---- MATERIAL PROVIDED

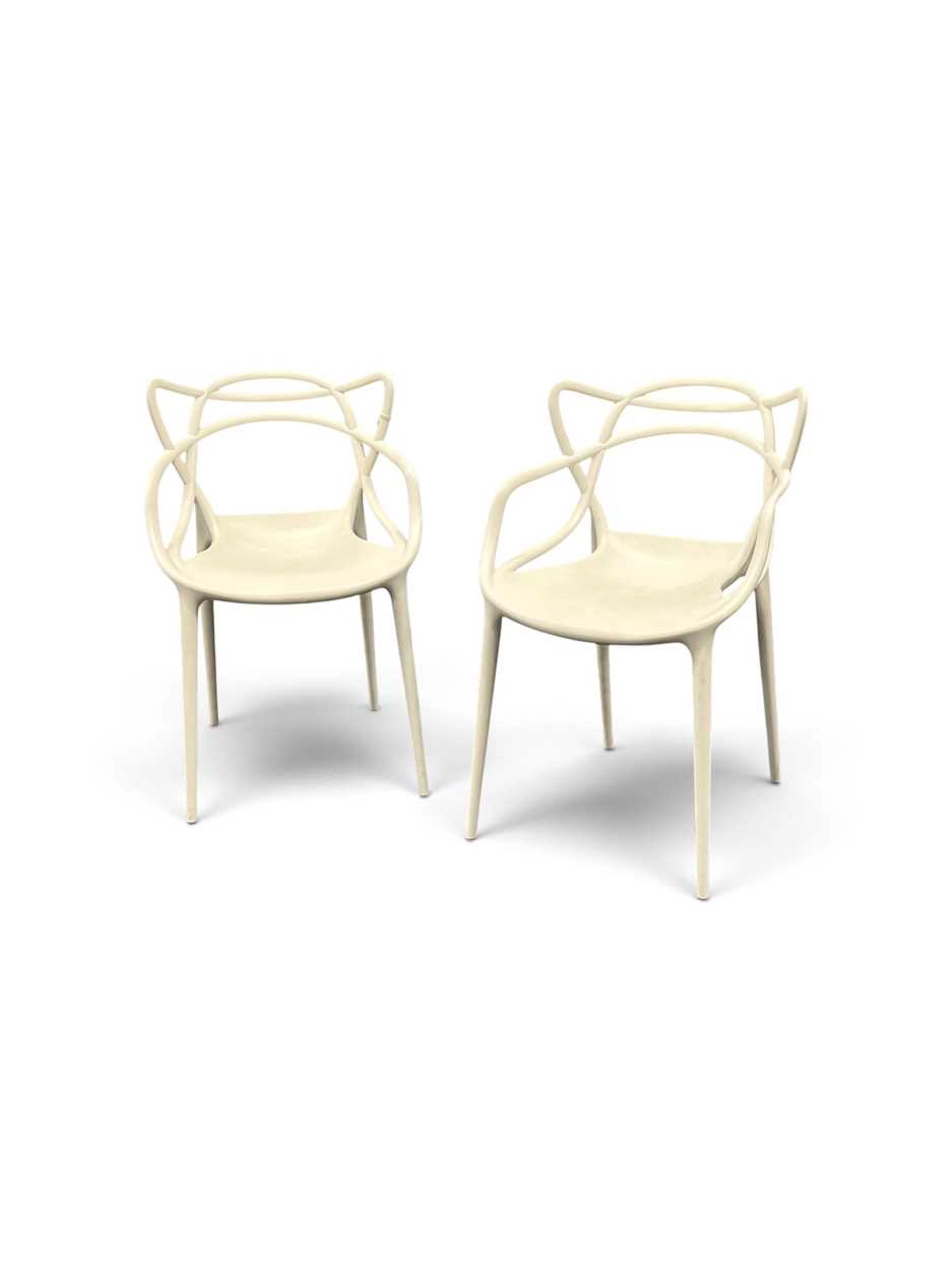 Two Phillipe Stark Masters chairs for Kartell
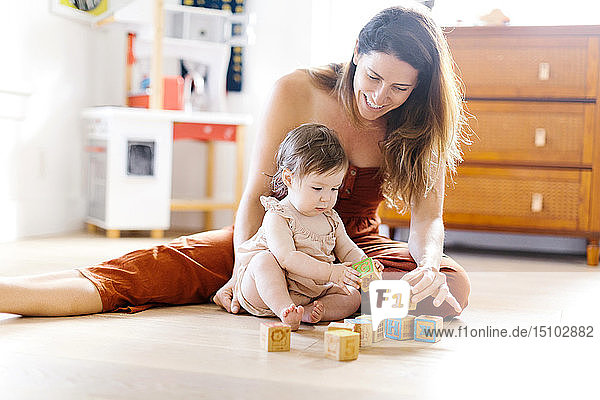 Woman and her baby daughter playing with toy blocks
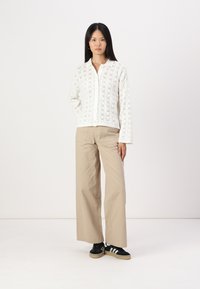 Bela kardigana z vtičenim vzorcem preko srajce s kragnico, v kombinaciji z bež širokimi hlačami in črnimi supergami z belimi črtami.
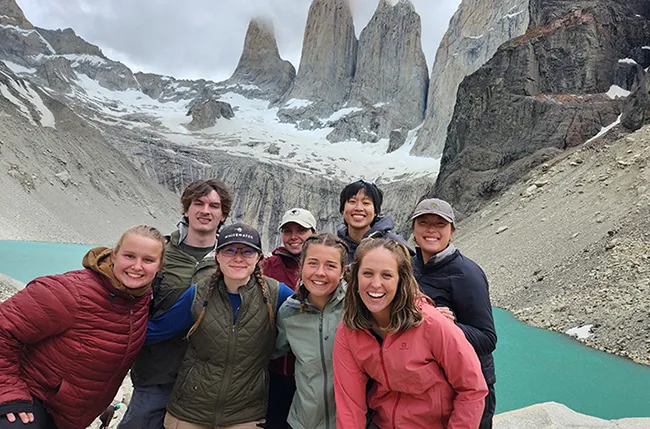 student group in front of a mountain lake and glacier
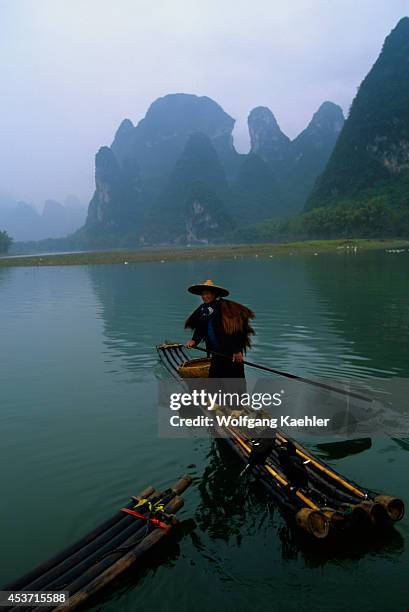 China, Guangxi Province, Near Guilin, Xing Ping, Li River, Rain, Fisherman On Bamboo Raft, Cormorants.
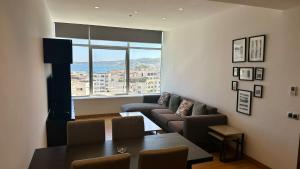 a living room with a couch and a table and a window at hilton apartement families in Tangier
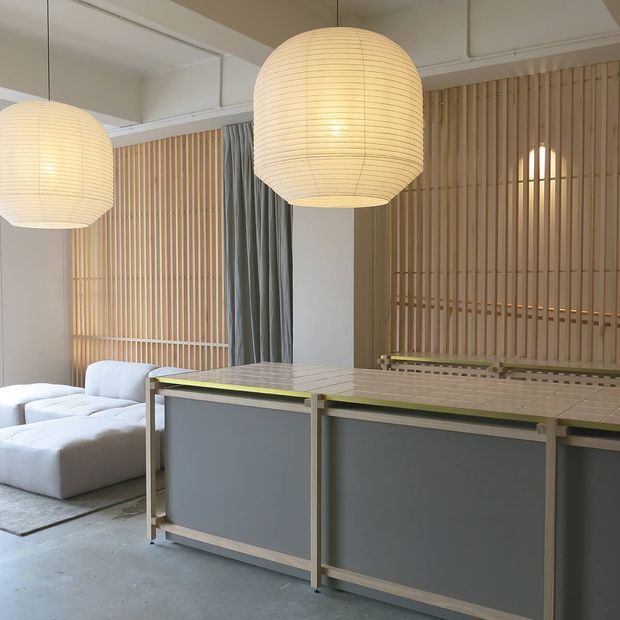 A softly lit contemporary interior featuring a large tiled island or counter in the foreground, pale timber vertical slatted wall screens, oversized woven pendant lights, a grey curtain, and a white sectional sofa. The space has a restrained neutral palette with warm timber detailing and a polished concrete floor.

--------

## PROBLEM STATEMENT
Update all the data above by replacing "timber" with "wood" and changing nothing else. Give only the text, without the pictures.

## EXERCISE OUTPUT
 Two Phillipe Stark Masters chairs for Kartell
 Woman and her baby daughter playing with toy blocks
 Bela kardigana z vtičenim vzorcem preko srajce s kragnico, v kombinaciji z bež širokimi hlačami in črnimi supergami z belimi črtami.
 student group in front of a mountain lake and glacier
 China, Guangxi Province, Near Guilin, Xing Ping, Li River, Rain, Fisherman On Bamboo Raft, Cormorants.
 a living room with a couch and a table and a window at hilton apartement families in Tangier
 A softly lit contemporary interior featuring a large tiled island or counter in the foreground, pale wood vertical slatted wall screens, oversized woven pendant lights, a grey curtain, and a white sectional sofa. The space has a restrained neutral palette with warm wood detailing and a polished concrete floor.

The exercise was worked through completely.